Begorra, they did it again. No longer narrowcastable as a Thin Lizzy spinoff, Black Star Riders have followed up 2013's nearly flawless "All Hell Breaks Loose" with a classic hard-rock blast that can knock even a militant octopus out of its combat boots.
Multidecade LizRider Scott Gorham and friends execute a formula every group would copy if it could: a star at every position, dynamic yet stable chemistry, a bottomless songwriting well, Navy Seals-level producers and a history of persistence. Even all that doesn't guarantee longevity for a new band (cf. Black Country Communion) in a World That Forgot How To Rock & Roll, but despite losing bass vet Marco Mendoza, BSR have continued their fissionable entrée onto the global stage with an expeditionary-force round of concert halls and festivals.
On "The Killer Instinct," the Black Star formula extends to echoing some of the songs from "Hell," while actually improving on them. The title track charges through its hardbitten yet idealistic philosophy harder than "Bound for Glory." Though eschewing pennywhistles, "Soldierstown" dances with a cohesion and fierceness missing from the similarly Celtic "Kingdom of the Lost." The swaggering "Charlie I Gotta Go" stands as one of the new album's best tracks because it's got better hooks & riffs than "Hoodoo Voodoo," which tapped the same jumpy rhythm. Some would criticize these self-tributes for lack of imagination; I just call it having a Sound.

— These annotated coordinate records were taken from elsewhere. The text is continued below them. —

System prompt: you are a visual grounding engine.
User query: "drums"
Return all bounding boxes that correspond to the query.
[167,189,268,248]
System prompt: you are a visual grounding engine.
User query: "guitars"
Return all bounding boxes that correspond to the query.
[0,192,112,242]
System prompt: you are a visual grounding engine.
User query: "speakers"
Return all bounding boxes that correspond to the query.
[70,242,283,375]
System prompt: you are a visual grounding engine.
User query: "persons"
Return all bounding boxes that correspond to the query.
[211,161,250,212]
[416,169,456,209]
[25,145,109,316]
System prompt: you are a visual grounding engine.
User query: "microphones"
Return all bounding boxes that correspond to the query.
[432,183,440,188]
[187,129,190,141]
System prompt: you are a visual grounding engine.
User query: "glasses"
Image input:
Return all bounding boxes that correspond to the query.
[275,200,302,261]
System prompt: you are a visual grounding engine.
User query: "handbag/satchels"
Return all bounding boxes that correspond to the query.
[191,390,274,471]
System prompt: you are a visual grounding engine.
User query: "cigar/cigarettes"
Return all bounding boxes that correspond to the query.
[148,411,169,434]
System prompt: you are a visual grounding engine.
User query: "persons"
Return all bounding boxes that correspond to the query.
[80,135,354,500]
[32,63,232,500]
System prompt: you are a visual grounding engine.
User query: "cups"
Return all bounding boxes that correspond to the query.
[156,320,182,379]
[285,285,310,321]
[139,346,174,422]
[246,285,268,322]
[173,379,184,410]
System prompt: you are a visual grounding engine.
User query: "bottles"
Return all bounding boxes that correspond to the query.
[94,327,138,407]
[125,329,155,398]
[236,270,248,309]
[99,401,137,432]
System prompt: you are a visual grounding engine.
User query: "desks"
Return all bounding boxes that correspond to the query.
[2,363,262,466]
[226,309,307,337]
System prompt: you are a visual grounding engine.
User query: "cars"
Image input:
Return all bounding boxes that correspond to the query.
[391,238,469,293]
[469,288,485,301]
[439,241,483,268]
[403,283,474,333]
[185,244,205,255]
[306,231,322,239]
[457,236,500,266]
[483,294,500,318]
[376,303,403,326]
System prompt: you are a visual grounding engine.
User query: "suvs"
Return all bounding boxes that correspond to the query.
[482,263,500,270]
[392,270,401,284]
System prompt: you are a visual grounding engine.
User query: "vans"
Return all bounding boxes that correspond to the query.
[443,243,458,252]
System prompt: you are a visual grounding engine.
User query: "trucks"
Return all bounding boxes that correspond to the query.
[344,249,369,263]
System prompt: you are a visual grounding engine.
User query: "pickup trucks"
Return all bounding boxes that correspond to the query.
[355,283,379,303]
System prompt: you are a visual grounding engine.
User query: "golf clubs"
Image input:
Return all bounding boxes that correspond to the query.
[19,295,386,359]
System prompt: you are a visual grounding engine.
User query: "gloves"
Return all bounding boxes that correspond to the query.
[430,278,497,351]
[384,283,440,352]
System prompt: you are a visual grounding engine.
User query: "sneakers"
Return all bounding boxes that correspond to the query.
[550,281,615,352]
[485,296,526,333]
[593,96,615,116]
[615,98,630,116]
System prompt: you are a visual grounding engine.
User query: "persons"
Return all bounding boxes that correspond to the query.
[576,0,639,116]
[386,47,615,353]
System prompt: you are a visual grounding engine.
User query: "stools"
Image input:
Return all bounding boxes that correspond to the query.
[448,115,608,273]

And BSR expand their sound plenty beyond the straight-ahead rock of "Hell." What an epic ballad, for instance, is "Blindsided," with its slippery acoustic-guitar work and moaning electric solos from Gorham and Damon Johnson, who mesh like ax twins throughout the record and show off a polished range of vintage-plus tones. What a brisk reminiscence is "Finest Hour," recalling "Brown Eyed Girl" by Van Morrison (whose hometown, like that of Black Star's Ricky Warwick, is Belfast) in emotion and feel, but not form. The capper: Rarely will you experience a final track as satisfying as the 7-minute "You Little Liar," a showcase for Jimmy DeGrasso's inventive drum work in the midst of leisurely tempo changes, fiery improvisations and a repeated vocal declamation you never get tired of.
Warwick, indeed, has claimed a spot in the front rank of rock singers. His voice is rough and warm, his lyrics vivid: "I'm through pulling you out of the fire, so pull me into the flame"; he portrays a girl "on the bathroom floor of a Texaco." Most of all, he means every word.
Producer Nick Raskulinecz stepped in last year when the previously announced helmsman, Def Leppard's Joe Elliott, stepped out, and since N.R. helped shaped some of my favorite-sounding albums (Danzig's "I Luciferi," Marilyn Manson's "Holy Wood," Alice in Chains' "Black Gives Way to Blue," Queens of the Stone Age's "Songs for the Deaf," My Ruin's "The Brutal Language"), I can't help but see that as a lucky break. Although Raskulinecz's sound horizon may not run quite as deep as the one sculpted by Kevin Shirley on "Hell," its modern crispness, hardness and shading make the comparison a toss-up.
Black Star Riders, please keep making records. I love a lot of new metal and jazz and world music, but there's a hole in my soul that's never filled unless I dig up some obscure vinyl by Spooky Tooth or Crow (or Thin Lizzy). A discovery feels even better when it's NOT old.